Nice Command figures- shame about the marching dudes. Fine paintwork from Jim though. 


A couple of additions to the Sikh Wars project which again has a long way to go. The Foundry Sepoys were a happy re-discovery. My good friend James Main painted them for me about 15 years ago - or perhaps longer- before the OG Sikh Wars range came out anyway.  They then languished in both his loft and mine until we both decided to  get into the Sikh Wars when "as if by magic" they re-emerged covered in dust and dead spiders. . Jim's excellent  paintwork survived admirably after a good bit of a clean up and basing. With the exception of the rather nice Command figures the unit lacks movement  for me and the marching figures especially  look a little stunted.  Size wise they blend in pretty well with OG so no worries there Have to get hold of some of those Studio Miniatures to see how they fit in.
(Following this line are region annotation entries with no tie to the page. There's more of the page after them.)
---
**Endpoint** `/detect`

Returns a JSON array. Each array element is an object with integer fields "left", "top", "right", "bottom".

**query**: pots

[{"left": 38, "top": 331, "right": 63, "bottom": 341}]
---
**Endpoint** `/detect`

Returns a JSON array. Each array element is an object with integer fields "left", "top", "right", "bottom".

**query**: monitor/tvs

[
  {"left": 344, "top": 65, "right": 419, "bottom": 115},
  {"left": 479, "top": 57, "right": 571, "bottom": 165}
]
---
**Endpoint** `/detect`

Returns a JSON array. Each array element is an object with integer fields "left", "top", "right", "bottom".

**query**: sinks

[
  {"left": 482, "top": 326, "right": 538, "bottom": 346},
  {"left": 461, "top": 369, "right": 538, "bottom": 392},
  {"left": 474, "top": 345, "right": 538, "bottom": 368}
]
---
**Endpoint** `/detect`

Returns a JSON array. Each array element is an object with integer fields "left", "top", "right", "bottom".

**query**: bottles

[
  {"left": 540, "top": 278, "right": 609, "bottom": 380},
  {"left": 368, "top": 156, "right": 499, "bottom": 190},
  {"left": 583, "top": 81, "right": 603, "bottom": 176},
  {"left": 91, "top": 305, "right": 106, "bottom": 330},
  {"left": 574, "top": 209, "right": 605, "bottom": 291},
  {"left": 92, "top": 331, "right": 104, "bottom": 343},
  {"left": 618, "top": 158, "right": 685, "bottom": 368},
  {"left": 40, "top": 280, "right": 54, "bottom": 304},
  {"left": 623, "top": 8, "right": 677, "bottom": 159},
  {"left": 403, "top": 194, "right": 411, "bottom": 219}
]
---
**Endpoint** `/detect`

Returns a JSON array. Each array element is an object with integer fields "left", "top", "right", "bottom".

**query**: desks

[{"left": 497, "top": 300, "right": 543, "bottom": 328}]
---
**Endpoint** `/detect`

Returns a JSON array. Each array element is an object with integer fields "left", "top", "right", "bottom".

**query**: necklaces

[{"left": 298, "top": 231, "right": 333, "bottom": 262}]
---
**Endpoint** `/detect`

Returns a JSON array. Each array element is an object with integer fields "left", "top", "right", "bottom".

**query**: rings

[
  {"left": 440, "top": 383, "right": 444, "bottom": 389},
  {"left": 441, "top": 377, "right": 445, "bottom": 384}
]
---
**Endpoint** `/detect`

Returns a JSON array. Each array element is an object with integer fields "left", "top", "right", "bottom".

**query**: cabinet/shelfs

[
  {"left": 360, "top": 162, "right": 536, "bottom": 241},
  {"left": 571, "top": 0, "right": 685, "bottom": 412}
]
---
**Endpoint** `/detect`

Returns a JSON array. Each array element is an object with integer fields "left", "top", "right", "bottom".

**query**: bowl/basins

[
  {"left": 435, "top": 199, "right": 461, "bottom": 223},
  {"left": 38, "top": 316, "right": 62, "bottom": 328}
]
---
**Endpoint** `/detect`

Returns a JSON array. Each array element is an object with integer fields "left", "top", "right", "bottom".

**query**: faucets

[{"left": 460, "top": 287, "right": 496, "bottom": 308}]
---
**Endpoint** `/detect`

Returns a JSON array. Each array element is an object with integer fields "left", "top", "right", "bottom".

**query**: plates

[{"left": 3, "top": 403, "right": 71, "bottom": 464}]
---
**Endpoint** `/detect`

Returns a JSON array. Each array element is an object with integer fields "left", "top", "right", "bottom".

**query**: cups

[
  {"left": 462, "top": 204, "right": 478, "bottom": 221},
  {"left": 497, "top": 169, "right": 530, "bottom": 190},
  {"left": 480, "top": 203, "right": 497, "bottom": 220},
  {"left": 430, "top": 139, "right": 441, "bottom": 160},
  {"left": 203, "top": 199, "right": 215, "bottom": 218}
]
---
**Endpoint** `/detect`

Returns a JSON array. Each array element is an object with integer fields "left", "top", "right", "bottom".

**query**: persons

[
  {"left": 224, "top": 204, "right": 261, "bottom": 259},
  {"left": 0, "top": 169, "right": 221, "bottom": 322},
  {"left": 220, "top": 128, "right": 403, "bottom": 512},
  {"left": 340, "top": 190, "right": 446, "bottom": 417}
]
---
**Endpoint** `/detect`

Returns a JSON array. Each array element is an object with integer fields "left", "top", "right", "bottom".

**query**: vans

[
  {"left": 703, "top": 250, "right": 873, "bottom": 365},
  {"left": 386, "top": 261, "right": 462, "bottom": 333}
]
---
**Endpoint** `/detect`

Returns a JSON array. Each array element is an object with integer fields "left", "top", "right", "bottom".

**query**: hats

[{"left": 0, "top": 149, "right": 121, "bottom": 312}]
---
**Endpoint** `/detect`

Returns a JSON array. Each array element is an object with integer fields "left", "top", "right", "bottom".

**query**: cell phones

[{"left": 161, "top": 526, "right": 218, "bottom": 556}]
Not that I care really It would be nice to have at least one unit from all the Makers of Sikh Wars stuff in addition to the OG collection.   Once flagged they will still be the 25th Bengal Native Infantry ready to try conclusions with the Khalsa.

This unit when finished should be 7 bases- 28figures strong. 


 The Firing line is the first part of a unit for the Khalsa depicting non-Sikh troops of which there were a goodly number. The finished unit will have French tricolour flags.
Officer of Scinde Horse. 



The single mounted figure is an officer of the Scinde Horse in full dress- which they probably didn't wear on campaign but he is pretty and is the 6th figure in the OG British High Command set. 

So still ots more to do. Oh and a book to finish as well.